This week on the show I bring you a look at an old, even ancient technology brought to you as something new to help vascular surgeons reattach arteries to skin and amputated body parts. I’m talking about the time honored medical tool called leeches. Yes, I said leeches. They’re back and they are changing the way patients respond to vascular surgeries and putting amputated limbs and fingers back on with fewer complications.
Now these aren’t the leeches you’ll find in the backyard stream around much of the world. I’m talking about specially raised medical grade leeches from companies like Leeches USA where doctors and surgical centers can order their leeches in 100 leech batches online.
What the leeches do is break up blood clots and promote the flow of blood in newly attached regions of the body by releasing anti clotting chemicals and other beneficial proteins into the bloodstream of an affected area. After about 10 minutes the leech fills up with blood and just lets go. The best part is that their bite causes no pain because they have a natural anesthetic in their saliva that numbs the area as they latch on.
Doctors, especially vascular surgeons have been using leeches in the U.S. since 2004 and these little buggers have become popular and cost-effective medical tools since then. A single one-time-use leech treatment costs just $10 which is much cheaper than additional surgeries to enhance blood flow to grafted skin or body parts.

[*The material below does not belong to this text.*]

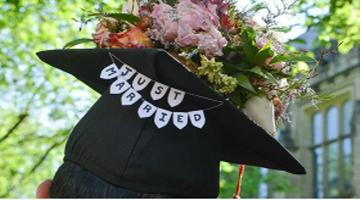Student from commencement wearing decorated cap displaying the words just married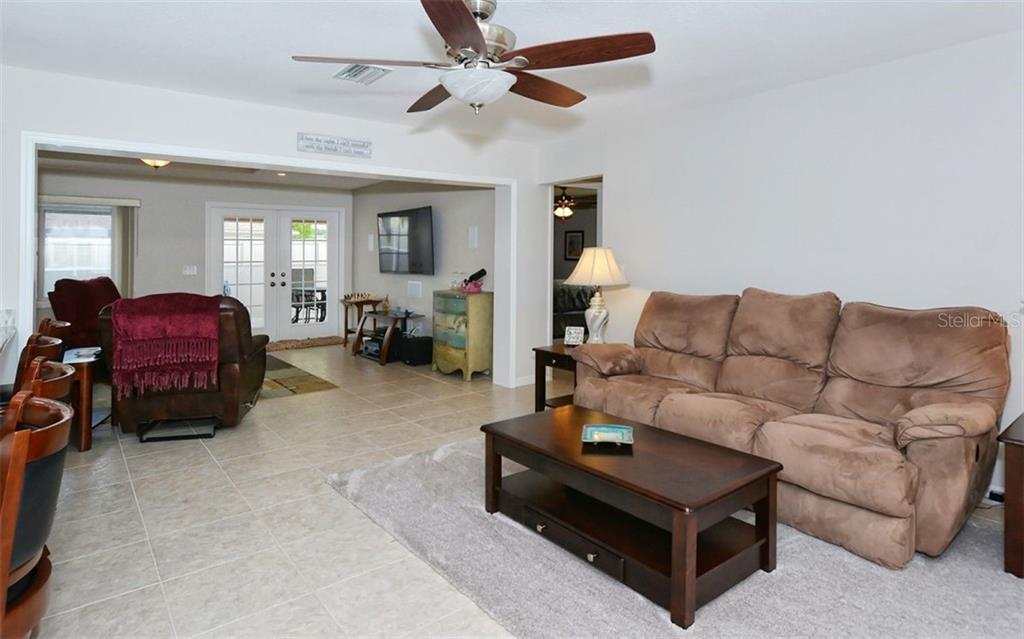 Living room to family room - Single Family Home for sale at 1460 Strada D Argento, Venice, FL 34292 - MLS Number is N6104612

So the next time you head for surgery, ask you doctor if they use leeches in their practice and demonstrate your knowledge of health technology both new and old!
Subscribe – Health Tech Weekly Show
That will wrap up this episode of Health Tech Weekly. Make sure you follow up over at our website, HTWeekly.com, for more information on this and all of our episodes. There are additional resource links, links to trusted resources for living a healthier lifestyle and more. If you have a comment on this week’s episode please get back in touch with me either over at HTWeekly.com in comment links for each article or shoot me an email at firstname.lastname@example.org.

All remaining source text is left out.